1.1 What proportion of this bowl’s balls are red?
Take a look at the bowl in Figure 1. It has a certain number of red and a certain number of white balls all of equal size. Furthermore, it appears the bowl has been mixed beforehand, as there does not seem to be any coherent pattern to the spatial distribution of the red and white balls.
Let’s now ask ourselves, what proportion of this bowl’s balls are red?

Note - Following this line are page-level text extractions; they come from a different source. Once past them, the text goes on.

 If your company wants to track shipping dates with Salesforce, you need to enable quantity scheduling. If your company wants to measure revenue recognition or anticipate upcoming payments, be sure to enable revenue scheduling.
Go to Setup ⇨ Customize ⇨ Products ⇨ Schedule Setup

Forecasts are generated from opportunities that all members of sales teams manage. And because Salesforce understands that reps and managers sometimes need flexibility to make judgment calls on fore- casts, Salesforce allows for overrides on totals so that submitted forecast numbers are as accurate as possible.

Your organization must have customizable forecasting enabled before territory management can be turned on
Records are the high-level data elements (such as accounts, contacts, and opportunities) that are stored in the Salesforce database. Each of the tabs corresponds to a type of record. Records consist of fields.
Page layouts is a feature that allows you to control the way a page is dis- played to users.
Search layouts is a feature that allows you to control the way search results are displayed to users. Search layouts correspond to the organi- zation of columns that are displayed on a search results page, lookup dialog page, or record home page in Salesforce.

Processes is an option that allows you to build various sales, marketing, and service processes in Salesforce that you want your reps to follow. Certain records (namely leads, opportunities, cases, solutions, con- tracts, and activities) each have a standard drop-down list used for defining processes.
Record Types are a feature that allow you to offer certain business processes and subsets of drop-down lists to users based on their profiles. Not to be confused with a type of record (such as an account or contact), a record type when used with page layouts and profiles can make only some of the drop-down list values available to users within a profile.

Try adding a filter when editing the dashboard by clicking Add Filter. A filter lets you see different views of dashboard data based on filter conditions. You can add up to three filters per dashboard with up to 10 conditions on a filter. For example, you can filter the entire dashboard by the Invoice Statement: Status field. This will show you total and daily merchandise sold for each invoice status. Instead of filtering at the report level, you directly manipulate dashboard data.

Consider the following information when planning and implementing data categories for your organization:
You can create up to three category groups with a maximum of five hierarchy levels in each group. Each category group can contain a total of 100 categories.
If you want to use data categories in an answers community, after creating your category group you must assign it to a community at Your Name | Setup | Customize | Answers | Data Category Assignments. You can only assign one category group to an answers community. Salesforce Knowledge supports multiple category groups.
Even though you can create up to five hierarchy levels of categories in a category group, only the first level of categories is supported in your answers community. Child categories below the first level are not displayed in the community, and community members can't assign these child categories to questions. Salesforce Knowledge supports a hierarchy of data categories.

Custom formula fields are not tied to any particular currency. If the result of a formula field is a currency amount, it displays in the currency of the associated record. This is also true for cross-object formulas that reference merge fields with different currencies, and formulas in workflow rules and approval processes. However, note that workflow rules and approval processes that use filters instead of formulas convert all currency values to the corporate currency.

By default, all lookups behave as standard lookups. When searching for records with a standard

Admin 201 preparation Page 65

One way to answer this question would be to perform an exhaustive count: remove each ball individually, count the number of red balls and the number of white balls, and divide the number of red balls by the total number of balls. However, this would be a long and tedious process.
1.2 Using the shovel once
Instead of performing an exhaustive count, let’s insert a shovel into the bowl as seen in Figure 2. Using the shovel, let’s remove \(5 \times 10 = 50\) balls, as seen in Figure 3.
Observe that 17 of the balls are red and thus 0.34 = 34% of the shovel’s balls are red. We can view the proportion of balls that are red in this shovel as a guess of the proportion of balls that are red in the entire bowl. While not as exact as doing an exhaustive count of all the balls in the bowl, our guess of 34% took much less time and energy to make.
However, say, we started this activity over from the beginning. In other words, we replace the 50 balls back into the bowl and start over. Would we remove exactly 17 red balls again? In other words, would our guess at the proportion of the bowl’s balls that are red be exactly 34% again? Maybe?